I rifornimenti ai partigiani sulle alture del settentrione si fanno sempre più rari. Si intensifica invece l'attività di repressione e di rastrellamento da parte delle autorità tedesche e di Salò. Sono i mesi delle repubbliche partigiane (o zone libere) della Carnia, dell'Ossola e della Valsesia, messe a dura prova dal contrattacco nazifascista partito proprio nell'estate del 1944. Le città sono devastate dai bombardamenti quasi quotidiani.
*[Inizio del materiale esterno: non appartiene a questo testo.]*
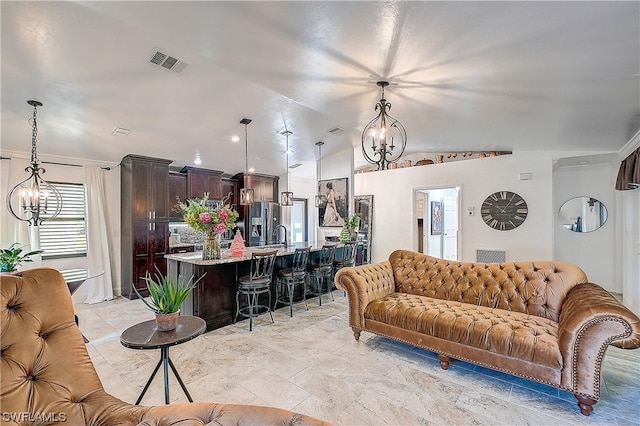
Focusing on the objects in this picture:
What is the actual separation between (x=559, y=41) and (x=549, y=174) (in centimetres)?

Le regioni del Nordest sono in massima parte annesse al Reich e rette da governatori (gauleiter) alle dirette dipendenze di Berlino.

All'interno della stessa autorità della RSI nascono realtà autonome direttamente legate alle SS, come i gruppi autonomi di "polizia repubblicana". Il più famoso di questi fu la "banda Koch" che si stabilì a Milano, dove si produsse in torture, sevizie, spoliazioni fuori dal controllo delle autorità di Salò. Gli eccidi di Piazzale Loreto il 10 agosto e quello di Sant'Anna di Stazzema due giorni dopo sono diventati i simboli dell'ondata di odio e violenza cresciute nei mesi estivi del 1944, destinata a durare ancora per il più duro inverno fino alla fine della RSI nell'aprile 1945.